A Yesh Atid MK has petitioned the High Court to strike down a law requiring retired Israeli IDF generals to wait at least three years before entering politics, according to The Jerusalem Post.
The first prominent beneficiary of nullifying the so-called “cooling-off period” would be former IDF chief Benny Gantz, who has been discussed as a possible addition to either Yesh Atid or Zionist Union.
The law, which was passed in 2007, is said to have worked to the advantage of Prime Minister Binyamin Netanyahu, keeping certain ex-generals who could have been threatening to him politically, out of the arena.
The bill’s sponsor was the current Energy Minister Yuval Steinitz, a longtime ally of Netanyahu’s, and at the time it was aimed preventing former IDF chief of staff Dan Halutz, among others, from a quick switch from the senior military echelon to the senior civilian echelon.
Yesh Atid MK Elazar Stern and former IAF commander Eliezer Shkedi, who brought the petition on Tuesday, argue that the law as it stands is discriminatory.
Meanwhile, Gantz has done what many of his predecessors have done: gone into business. He heads the Israeli cyber technology firm Fifth Dimension, and he has been active in philanthropic work.

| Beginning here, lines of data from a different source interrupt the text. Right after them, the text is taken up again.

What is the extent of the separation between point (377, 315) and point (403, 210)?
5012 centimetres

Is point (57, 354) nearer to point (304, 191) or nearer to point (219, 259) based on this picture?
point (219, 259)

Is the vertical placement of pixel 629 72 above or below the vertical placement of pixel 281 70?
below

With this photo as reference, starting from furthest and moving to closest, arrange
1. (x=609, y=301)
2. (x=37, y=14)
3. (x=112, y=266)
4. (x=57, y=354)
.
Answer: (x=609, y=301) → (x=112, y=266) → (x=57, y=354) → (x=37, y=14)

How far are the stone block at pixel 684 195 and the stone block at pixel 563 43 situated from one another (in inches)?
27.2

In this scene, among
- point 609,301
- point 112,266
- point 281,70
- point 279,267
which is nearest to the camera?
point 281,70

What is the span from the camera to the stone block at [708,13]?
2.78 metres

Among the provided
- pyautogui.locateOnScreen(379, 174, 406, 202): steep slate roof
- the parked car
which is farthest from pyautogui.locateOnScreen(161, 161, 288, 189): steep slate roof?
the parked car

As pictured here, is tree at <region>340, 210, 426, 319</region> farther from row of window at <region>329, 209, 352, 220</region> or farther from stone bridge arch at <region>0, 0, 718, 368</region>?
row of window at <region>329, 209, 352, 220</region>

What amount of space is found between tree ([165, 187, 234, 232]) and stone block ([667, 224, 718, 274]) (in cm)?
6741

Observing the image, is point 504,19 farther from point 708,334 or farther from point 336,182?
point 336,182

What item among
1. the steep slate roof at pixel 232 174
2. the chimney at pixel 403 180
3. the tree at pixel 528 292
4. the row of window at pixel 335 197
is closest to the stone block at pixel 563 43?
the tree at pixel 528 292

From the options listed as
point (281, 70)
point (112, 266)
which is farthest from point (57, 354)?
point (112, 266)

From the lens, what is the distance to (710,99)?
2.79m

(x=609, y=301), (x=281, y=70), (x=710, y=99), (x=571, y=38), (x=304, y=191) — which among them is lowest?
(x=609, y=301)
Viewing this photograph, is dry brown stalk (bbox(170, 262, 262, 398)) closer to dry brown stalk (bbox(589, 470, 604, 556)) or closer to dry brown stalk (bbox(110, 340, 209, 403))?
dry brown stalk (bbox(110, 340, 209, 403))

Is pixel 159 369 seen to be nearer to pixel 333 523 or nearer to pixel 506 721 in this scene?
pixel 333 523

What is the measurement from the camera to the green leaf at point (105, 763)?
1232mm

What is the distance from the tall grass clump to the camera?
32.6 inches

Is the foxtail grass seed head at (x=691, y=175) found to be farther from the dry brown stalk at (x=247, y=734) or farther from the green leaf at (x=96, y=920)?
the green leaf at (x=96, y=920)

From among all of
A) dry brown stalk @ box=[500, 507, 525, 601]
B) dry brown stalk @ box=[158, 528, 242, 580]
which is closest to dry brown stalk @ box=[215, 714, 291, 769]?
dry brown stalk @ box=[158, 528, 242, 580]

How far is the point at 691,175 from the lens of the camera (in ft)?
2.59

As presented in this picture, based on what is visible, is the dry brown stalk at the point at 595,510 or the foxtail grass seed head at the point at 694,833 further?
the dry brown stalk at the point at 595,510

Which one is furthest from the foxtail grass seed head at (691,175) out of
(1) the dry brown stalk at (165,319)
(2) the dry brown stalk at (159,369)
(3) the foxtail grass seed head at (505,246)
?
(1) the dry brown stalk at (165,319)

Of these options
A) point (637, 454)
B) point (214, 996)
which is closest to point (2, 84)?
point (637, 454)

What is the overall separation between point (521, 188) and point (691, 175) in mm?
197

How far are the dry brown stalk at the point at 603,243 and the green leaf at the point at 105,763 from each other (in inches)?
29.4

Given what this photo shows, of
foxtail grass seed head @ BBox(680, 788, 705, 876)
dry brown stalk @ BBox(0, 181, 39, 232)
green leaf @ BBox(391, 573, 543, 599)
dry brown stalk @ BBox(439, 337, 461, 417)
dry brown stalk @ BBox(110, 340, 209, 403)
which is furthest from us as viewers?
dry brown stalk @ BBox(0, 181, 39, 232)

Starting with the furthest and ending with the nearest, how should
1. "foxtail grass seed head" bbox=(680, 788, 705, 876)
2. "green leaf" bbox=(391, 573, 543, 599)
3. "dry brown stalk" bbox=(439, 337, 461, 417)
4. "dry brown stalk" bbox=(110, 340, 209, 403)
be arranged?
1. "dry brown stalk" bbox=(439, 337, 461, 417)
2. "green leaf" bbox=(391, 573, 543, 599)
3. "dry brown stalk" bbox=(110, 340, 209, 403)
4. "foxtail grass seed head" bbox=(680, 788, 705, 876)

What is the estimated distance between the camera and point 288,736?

Despite the designs of center-left parties, Gantz has resisted attempts to identify him politically.
In 2016, he said: “I have not made a decision to enter politics. I have not made a decision to not enter politics. I know they are trying to color me in various colors, but I am sorry, no painter has hit the target.”
Gantz stepped down as chief of staff on February 16, 2015, which means he would not have much time to wait before entering politics. But as the clouds of early elections gather, his prospective political sponsors are impatient to remove the legal obstacle as soon as possible.